De voogden van de kinderen van Gerrit Winder verkochten op 8 juni 1745 een bijzonder molentje. Het ging om een windkoffiemolen, die op een huis was geplaatst, en vooraan in de Noord aan de Schinkeldijk stond. Dit was een erf dichtbij de Dam in de Oostzijde. Winder was eerst gehuwd geweest met Niesje Lammerts en vervolgens met Grietje Dircks Koek. Allen waren in 1745 overleden. De kinderen vielen onder de weeskamer, zodat de weesmeesters als voogden optraden. Dit waren Auwel Dircksz Koek, een broer van Grietje, Joggem Last en Dirck Hillebrantsz Groenvelt.
Zij verkochten de molen aan Joggem Last, één van de weestmeester van Oostzaandam dus.

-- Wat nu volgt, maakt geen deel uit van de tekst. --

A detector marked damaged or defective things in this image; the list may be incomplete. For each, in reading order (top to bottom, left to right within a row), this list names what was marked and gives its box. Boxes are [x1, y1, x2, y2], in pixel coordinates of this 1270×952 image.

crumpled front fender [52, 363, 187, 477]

Het ging kennelijk om een groot huis met een ruim erf, want er moest f. 2800,- voor betaald worden. Vermoedelijk ging het om een winkel.
Waar het huis met de koffiemolen op het dak precies stond is niet geheel duidelijk. In elk geval lag het erf ten westen van de dijksloot, maar Dirk Teunis Ken had nog bezittingen tussen het huis en de Zaan. Aan de zuidkant liep een steeg en aan de noordkant een sloot. Met de mededeling ‘vooraen in de Noort’ weten we, dat het dichtbij het centrum in de huidige Oostzijde moet zijn geweest.

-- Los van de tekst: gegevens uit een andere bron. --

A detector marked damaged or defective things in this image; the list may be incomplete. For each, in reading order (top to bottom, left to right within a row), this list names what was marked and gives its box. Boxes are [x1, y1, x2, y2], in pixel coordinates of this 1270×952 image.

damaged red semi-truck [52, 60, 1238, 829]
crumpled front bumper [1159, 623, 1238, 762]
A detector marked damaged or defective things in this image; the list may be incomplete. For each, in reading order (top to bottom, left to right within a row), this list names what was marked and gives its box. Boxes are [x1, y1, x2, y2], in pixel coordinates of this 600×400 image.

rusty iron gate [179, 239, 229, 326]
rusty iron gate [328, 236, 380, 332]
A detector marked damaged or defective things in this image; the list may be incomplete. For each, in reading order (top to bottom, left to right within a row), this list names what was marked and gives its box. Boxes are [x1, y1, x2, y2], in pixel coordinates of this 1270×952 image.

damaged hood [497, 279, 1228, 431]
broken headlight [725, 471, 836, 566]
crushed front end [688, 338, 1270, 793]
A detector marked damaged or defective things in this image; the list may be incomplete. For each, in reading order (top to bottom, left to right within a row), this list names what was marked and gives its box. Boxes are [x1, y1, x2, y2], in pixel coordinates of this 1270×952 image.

Om de zaak te financieren verkocht Last dezelfde dag een huis met een ‘huysemakers timmerwerf’. Kennelijk was hij dus timmerbaas, maar schakelde hij over naar het beroep van winkelier. Zijn werf leverde f. 3300,- op en Cornelis van Petten werd de nieuwe eigenaar. Van dit geld stortte hij f. 1400,- contant bij de weesmeesters. Er werd een zogenaamde kustingbodebrief opgemaakt, waarin hij zich verplichtte over het nog uitstaande bedrag 3 procent rente per jaar te betalen. Op 28 april 1757 loste hij nog eens f. 1100,- af en twee jaar later betaalde Last op 19 oktober de resterende 300 gulden .
In maart 1801 werd de Zaanstreek getroffen door een stormachtige week, waarbij een aantal molens zware averij opliep. Daarbij was ook de Koffiemolen, die zijn kap afmaalde. Het incident werd door molenmaker Garbrand Jansz Kruyver, die op het Kalf woonde, in zijn dagboek genoteerd . De molen heeft dus lange tijd in de Oostzijde gestaan.

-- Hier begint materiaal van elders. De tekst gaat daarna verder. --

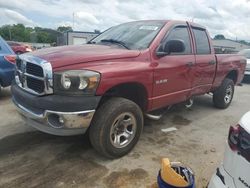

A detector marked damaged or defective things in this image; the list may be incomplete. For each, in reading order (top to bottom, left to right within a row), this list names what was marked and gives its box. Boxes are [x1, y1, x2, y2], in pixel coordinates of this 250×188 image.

damaged front bumper [10, 84, 100, 136]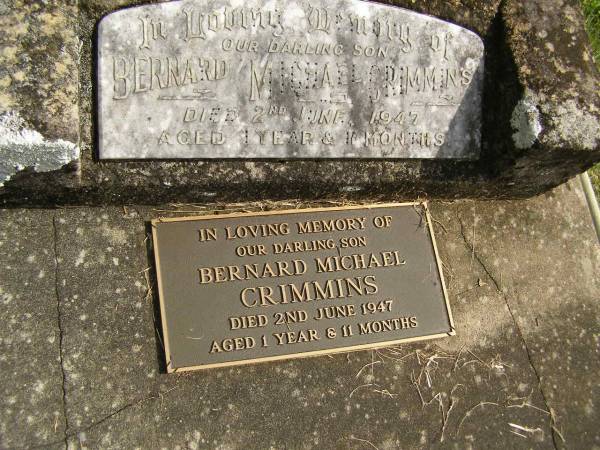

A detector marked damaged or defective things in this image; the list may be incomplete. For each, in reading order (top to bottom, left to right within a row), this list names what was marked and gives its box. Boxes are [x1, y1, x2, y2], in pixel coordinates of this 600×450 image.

crack in concrete [51, 214, 69, 450]
crack in concrete [460, 212, 564, 450]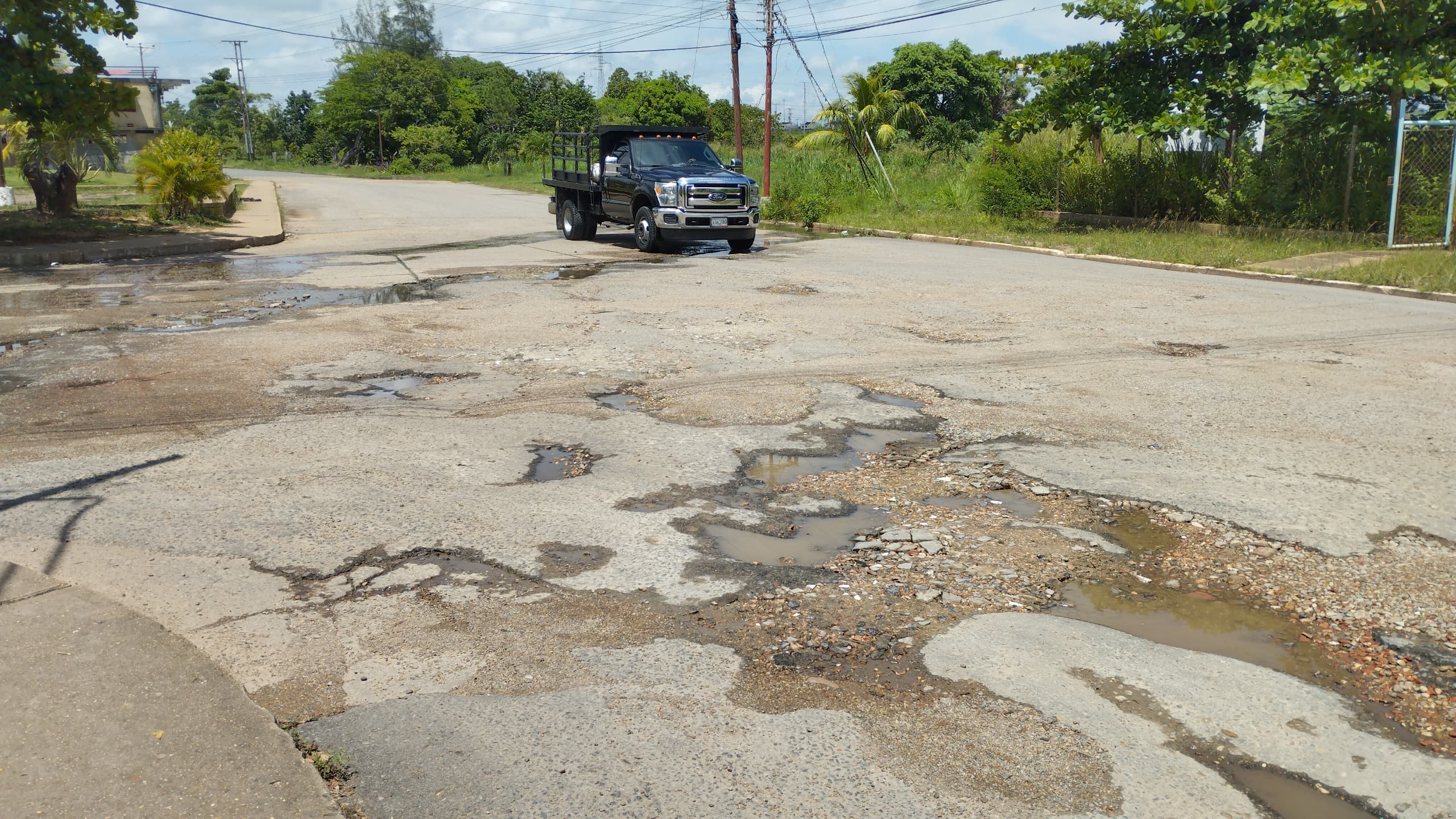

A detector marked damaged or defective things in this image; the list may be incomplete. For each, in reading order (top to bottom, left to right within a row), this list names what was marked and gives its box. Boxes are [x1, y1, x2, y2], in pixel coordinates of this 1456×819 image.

water-filled pothole [527, 442, 594, 481]
cracked concrete road surface [3, 169, 1456, 810]
water-filled pothole [984, 483, 1042, 516]
water-filled pothole [701, 507, 885, 565]
water-filled pothole [1223, 763, 1380, 810]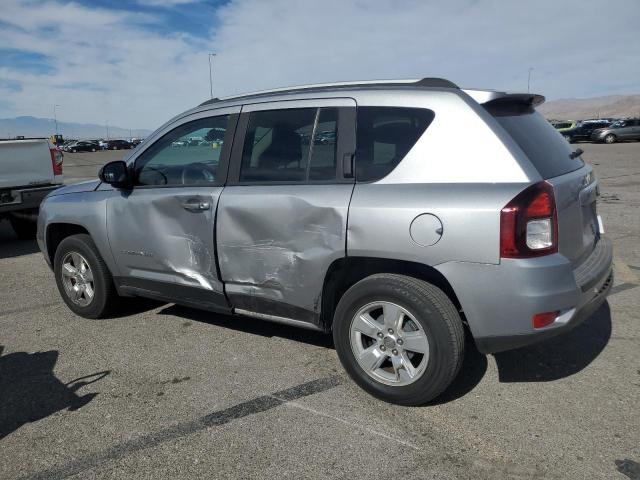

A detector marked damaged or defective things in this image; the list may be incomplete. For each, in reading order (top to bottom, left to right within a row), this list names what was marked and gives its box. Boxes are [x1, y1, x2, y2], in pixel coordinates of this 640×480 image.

dent in body panel [106, 188, 224, 292]
dent in body panel [219, 186, 350, 316]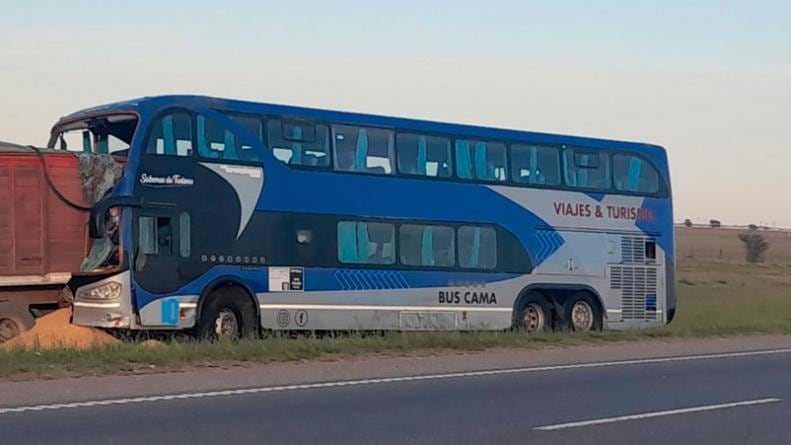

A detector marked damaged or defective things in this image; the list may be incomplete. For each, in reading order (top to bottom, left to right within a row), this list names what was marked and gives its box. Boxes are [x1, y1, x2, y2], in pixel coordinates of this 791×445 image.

shattered windshield [50, 114, 138, 156]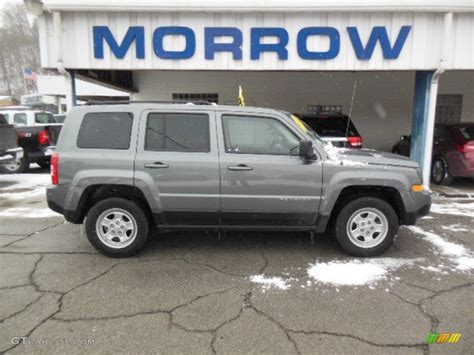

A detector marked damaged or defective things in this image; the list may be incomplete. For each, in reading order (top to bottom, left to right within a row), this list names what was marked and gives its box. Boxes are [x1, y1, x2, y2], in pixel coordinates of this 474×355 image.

cracked asphalt [0, 171, 472, 354]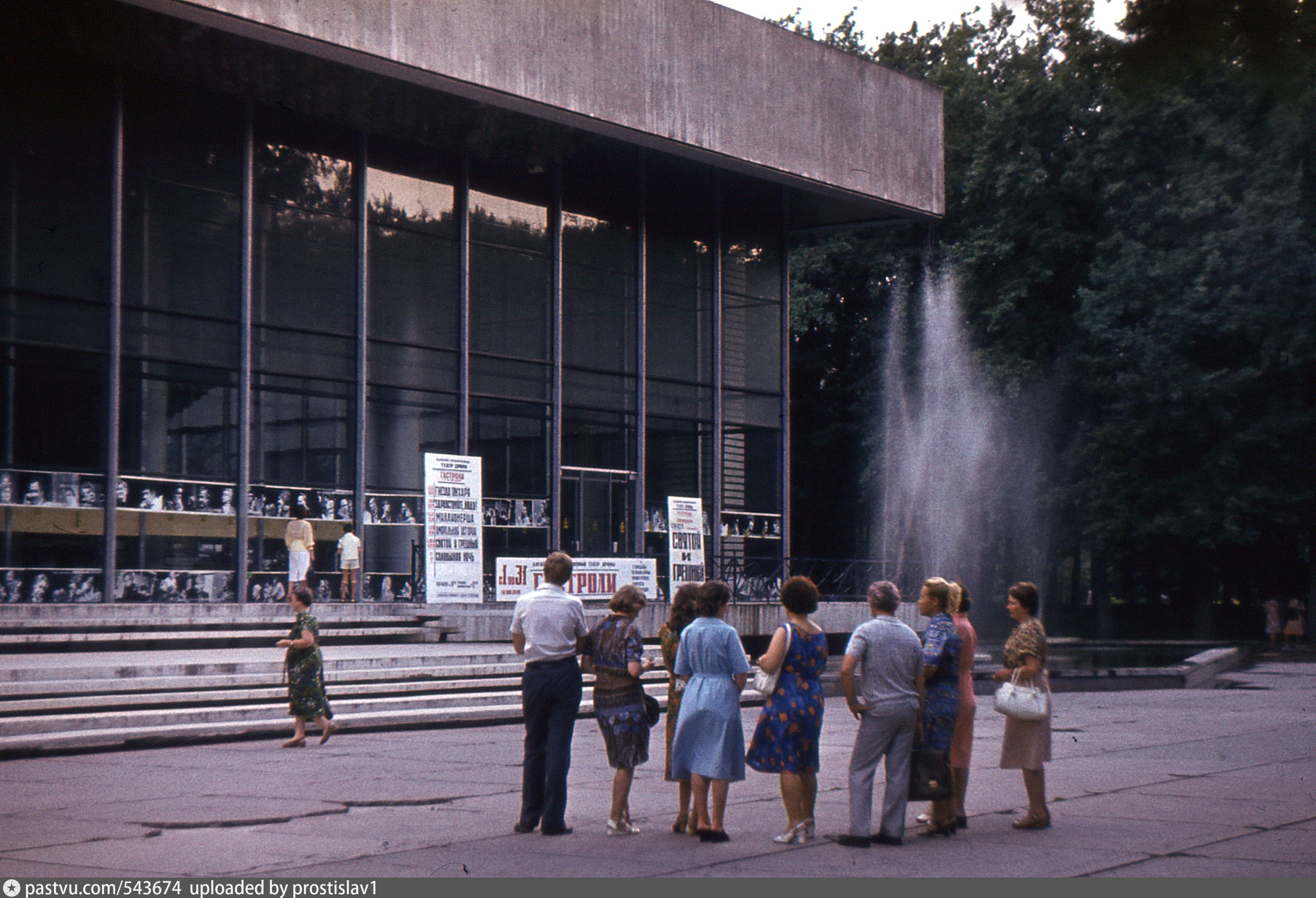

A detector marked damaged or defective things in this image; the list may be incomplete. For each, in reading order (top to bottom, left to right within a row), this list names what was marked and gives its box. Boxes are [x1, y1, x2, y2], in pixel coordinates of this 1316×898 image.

Pieter Boorsma vermeldt dit molentje als curiositeit en vindt dat hij niet kan meetellen in de Zaanse molenlijst. Gezien het koopbedrag voor huis en molen en de notitie van Kruyver moet het toch een windmolen van enige omvang zijn geweest, zodat hij er volgens mij wel degelijk bij hoort.
Verdere gegevens zijn tot op heden niet gevonden.